→ **Task to complete**
Rewrite the listing from the line containing "Looking at the image, does" through the end of the listing, replacing "closer" with "nearer" and keeping everything else unchanged.
··········
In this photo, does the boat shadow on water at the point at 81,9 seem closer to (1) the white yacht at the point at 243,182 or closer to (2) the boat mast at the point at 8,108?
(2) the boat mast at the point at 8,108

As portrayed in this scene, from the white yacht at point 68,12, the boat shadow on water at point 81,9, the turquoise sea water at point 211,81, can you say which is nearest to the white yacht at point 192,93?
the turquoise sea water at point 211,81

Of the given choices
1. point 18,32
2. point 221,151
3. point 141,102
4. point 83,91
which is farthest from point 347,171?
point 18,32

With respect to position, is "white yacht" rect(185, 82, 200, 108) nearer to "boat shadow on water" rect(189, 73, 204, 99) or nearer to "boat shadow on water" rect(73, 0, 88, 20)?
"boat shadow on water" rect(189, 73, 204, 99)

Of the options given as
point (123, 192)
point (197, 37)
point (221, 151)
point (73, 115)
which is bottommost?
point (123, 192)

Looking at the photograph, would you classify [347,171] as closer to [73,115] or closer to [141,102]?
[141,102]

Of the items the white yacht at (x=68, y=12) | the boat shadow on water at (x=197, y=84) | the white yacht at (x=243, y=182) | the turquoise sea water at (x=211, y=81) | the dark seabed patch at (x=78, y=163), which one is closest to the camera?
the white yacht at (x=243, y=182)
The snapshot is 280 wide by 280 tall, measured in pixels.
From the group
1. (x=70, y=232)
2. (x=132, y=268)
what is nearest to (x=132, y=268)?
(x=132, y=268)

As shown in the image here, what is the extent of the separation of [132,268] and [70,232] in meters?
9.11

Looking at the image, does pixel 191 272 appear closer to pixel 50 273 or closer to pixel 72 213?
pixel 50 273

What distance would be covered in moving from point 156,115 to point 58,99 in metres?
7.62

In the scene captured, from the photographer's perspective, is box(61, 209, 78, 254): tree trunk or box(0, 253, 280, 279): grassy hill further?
··········
→ **Exercise solution**
Looking at the image, does pixel 191 272 appear nearer to pixel 50 273 or nearer to pixel 72 213?
pixel 50 273

What distance would be covered in moving from point 156,115 to point 58,99 in metres?
7.62

In the scene captured, from the photographer's perspective, is box(61, 209, 78, 254): tree trunk or box(0, 253, 280, 279): grassy hill further?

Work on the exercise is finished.